Revolutionary Ideas of Bakunin and Marx

The European thought and ideas was felt in the country bringing a movement disruptive to established order. The novels of Tolstoy,Turgonev and Dostoviesky greatly kindled the imagination of young Russians. The radical intellectuals on the other hand deriving their inspiration from Marx and Bakunin turned to Socialism and Anarchism.The Ideal of Socialism received its support from the new class of industrial workers and peasantry. The Workmen’s Social Democratic Party was formed in 1895.

Bolshevik Dictatorship

The split occurred in the party on the questions of tactics and discipline. Its radical section was led by Lenin broke away and came to be known as Bolsheviks. The Bolsheviks stood for extreme measures and were eager to establish a dictatorship of the proletariat by force or violence. The moderate members of the party known as Mensheviks were willing to wait for the eventual triumph of Socialism by a slow and gradual process and were ready to cooperate with other political parties in overthrowing autocracy.

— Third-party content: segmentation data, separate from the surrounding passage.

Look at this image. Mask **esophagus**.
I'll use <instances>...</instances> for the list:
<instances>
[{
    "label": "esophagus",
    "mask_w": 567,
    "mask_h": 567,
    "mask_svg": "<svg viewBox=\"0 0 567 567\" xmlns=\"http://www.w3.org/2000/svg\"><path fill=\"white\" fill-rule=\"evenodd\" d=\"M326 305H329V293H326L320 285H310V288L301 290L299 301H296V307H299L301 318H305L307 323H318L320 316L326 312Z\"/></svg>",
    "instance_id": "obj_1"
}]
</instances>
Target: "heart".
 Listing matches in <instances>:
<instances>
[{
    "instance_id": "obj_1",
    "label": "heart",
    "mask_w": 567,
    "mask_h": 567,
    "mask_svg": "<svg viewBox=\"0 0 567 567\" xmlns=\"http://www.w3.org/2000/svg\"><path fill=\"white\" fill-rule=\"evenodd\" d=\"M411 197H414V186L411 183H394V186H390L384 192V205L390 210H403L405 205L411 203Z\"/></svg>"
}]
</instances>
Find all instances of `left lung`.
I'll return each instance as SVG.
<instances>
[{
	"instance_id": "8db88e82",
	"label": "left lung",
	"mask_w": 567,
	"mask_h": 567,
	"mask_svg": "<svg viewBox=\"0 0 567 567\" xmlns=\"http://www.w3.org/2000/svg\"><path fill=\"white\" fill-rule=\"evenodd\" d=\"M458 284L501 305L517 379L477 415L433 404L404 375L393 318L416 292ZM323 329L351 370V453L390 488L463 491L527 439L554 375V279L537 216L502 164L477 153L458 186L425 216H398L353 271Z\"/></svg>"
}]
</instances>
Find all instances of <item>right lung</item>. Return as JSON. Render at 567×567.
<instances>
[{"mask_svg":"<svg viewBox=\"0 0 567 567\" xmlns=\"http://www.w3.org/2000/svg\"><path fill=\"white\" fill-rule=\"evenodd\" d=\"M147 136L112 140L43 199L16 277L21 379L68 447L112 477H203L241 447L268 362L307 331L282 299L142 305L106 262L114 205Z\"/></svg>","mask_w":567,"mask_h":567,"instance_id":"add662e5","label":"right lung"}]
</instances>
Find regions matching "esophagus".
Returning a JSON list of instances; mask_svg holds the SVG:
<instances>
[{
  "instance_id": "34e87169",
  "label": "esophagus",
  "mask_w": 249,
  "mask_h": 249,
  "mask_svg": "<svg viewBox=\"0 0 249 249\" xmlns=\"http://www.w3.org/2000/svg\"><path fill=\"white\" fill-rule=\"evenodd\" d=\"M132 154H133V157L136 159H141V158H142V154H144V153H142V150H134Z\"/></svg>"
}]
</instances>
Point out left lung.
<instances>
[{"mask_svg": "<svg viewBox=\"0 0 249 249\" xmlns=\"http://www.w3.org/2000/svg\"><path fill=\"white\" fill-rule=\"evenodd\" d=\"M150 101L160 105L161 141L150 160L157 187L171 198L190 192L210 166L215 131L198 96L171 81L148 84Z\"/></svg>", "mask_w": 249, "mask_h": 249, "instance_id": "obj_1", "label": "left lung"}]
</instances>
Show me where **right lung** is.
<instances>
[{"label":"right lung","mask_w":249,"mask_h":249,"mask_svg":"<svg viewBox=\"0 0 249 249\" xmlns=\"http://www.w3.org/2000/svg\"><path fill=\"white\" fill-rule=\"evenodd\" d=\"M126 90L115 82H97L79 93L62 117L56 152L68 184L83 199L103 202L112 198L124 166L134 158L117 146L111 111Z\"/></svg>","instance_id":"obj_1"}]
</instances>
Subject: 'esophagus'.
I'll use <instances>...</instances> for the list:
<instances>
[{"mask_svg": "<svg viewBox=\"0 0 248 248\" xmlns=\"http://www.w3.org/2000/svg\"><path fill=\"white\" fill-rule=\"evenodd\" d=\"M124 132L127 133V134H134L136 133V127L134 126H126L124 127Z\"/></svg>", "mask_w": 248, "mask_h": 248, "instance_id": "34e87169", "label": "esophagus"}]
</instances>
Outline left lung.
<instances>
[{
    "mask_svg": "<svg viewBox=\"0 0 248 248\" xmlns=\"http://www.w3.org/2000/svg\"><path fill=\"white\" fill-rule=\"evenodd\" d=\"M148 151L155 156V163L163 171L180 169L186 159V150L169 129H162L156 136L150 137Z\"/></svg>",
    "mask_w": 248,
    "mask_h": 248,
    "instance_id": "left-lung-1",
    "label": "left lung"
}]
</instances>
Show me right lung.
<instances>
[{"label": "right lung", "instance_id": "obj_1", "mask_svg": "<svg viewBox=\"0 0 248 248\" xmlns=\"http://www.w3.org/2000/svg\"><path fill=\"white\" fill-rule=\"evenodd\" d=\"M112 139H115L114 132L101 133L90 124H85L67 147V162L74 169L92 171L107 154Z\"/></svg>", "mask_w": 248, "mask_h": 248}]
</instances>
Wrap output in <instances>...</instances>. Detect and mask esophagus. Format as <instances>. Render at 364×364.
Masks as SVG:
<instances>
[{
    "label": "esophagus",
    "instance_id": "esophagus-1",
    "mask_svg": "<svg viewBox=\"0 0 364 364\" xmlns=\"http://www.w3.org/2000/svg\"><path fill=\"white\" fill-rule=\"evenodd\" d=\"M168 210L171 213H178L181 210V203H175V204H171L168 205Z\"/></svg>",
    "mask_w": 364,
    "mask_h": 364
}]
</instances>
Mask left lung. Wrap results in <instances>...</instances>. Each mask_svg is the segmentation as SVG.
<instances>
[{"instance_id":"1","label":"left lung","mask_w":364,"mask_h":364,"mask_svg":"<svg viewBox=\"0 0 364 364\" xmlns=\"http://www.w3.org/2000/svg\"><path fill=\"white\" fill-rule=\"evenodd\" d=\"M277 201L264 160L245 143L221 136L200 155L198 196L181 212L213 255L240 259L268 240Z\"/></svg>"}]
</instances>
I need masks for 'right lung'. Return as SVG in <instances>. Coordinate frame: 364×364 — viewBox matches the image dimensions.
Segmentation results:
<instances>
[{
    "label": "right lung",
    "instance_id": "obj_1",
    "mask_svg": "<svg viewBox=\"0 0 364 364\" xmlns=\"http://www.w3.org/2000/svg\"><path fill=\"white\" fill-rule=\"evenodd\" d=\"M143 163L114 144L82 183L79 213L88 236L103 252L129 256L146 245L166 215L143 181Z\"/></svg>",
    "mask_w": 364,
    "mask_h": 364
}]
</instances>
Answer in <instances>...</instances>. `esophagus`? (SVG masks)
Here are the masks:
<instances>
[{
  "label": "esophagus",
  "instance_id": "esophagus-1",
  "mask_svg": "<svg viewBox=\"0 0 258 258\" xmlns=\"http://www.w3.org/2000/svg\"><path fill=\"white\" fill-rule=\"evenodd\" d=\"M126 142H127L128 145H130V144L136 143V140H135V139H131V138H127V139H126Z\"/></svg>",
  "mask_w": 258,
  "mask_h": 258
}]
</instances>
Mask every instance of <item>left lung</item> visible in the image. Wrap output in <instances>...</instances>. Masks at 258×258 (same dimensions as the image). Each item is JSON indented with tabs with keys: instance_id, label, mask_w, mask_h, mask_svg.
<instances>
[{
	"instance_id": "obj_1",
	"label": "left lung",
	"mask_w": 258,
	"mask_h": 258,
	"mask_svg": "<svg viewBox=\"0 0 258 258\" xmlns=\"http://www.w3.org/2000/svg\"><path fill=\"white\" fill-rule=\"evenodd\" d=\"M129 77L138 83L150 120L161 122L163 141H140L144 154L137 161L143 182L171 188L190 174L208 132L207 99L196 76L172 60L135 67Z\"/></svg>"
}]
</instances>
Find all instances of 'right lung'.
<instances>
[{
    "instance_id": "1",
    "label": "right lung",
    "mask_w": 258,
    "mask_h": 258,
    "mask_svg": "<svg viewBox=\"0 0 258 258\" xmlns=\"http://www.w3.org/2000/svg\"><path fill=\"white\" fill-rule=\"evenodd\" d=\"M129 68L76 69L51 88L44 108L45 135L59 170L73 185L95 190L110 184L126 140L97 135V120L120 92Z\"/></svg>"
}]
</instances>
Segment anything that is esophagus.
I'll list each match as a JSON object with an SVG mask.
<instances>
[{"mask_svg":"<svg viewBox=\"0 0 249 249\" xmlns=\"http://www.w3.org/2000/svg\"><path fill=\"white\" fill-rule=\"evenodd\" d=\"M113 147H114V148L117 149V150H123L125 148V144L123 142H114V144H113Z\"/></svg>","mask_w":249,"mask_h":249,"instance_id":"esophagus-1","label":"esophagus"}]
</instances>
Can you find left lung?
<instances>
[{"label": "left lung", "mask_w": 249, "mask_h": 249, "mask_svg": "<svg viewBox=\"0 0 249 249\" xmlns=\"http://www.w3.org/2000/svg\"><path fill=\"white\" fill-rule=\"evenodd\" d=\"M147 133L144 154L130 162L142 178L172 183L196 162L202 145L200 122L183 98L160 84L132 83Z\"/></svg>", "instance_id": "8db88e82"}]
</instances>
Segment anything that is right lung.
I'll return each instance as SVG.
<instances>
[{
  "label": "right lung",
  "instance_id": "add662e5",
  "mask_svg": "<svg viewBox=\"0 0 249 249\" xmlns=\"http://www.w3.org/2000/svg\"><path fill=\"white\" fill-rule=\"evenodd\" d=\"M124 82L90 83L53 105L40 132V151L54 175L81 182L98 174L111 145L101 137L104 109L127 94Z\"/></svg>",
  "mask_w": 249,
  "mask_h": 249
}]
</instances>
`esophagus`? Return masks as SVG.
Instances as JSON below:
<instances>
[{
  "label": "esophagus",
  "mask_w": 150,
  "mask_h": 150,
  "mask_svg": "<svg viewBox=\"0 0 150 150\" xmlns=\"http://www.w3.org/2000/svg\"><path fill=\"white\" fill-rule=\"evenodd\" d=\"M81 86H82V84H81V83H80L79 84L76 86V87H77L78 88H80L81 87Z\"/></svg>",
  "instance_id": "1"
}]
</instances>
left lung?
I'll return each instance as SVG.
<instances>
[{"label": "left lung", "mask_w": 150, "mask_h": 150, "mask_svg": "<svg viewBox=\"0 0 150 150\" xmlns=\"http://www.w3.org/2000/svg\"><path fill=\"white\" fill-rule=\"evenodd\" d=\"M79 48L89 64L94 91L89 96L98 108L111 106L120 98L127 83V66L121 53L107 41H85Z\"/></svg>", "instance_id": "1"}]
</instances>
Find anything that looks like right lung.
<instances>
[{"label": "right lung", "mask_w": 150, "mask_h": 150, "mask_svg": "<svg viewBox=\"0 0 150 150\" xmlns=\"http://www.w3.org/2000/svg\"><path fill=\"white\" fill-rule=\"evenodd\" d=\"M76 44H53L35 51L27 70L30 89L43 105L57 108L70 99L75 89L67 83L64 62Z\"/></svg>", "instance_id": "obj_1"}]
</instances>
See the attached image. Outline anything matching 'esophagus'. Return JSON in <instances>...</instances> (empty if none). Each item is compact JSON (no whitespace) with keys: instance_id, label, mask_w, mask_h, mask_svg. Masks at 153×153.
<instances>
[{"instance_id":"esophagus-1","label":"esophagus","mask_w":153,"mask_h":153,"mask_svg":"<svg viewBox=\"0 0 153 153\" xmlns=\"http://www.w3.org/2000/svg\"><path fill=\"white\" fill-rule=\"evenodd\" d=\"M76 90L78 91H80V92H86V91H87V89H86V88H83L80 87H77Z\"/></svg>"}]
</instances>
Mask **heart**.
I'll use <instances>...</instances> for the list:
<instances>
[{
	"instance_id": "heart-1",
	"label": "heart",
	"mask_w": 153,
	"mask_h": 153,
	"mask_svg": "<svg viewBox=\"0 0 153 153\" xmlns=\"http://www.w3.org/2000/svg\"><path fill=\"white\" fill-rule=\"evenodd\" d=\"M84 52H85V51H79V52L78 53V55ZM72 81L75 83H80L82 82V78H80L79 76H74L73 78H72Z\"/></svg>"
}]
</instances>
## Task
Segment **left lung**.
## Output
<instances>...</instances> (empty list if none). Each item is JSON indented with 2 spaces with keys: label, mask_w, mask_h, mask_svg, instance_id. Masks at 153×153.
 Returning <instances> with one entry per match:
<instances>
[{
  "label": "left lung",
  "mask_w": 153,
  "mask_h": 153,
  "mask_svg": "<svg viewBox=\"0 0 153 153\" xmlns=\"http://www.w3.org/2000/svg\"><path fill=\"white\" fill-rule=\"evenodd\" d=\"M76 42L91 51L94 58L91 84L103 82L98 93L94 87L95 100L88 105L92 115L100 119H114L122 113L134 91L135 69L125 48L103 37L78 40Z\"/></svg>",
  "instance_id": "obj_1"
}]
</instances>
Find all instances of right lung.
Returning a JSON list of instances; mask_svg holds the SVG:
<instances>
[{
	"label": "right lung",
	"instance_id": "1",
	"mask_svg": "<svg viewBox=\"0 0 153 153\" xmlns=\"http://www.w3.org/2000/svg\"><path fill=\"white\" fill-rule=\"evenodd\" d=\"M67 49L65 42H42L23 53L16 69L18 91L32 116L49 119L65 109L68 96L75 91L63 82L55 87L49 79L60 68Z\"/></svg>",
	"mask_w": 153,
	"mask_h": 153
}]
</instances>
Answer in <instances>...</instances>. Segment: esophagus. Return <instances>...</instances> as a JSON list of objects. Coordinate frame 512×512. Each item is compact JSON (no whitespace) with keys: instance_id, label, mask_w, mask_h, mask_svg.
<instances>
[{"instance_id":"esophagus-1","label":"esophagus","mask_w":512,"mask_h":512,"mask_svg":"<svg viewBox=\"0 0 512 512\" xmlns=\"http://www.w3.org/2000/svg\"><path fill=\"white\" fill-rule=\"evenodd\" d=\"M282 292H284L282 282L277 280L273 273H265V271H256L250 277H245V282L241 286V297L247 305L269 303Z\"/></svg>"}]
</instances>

The necessary spark to the revolution was provided by the World War I by weakening the government machinery. While on the battle front Russia suffered staggering losses in human numbers, on the home front criticism was aroused by the inadequate handling of the supply of arms and ammunitions. When Nicolas took the personal command of the army he became supreme at home. The supremacy of the Czar also gave extensive power to Empress and her unscrupulous adventurer Rasputin. Despite repeated warnings from moderates in Duma the government failed to create a responsible atmosphere.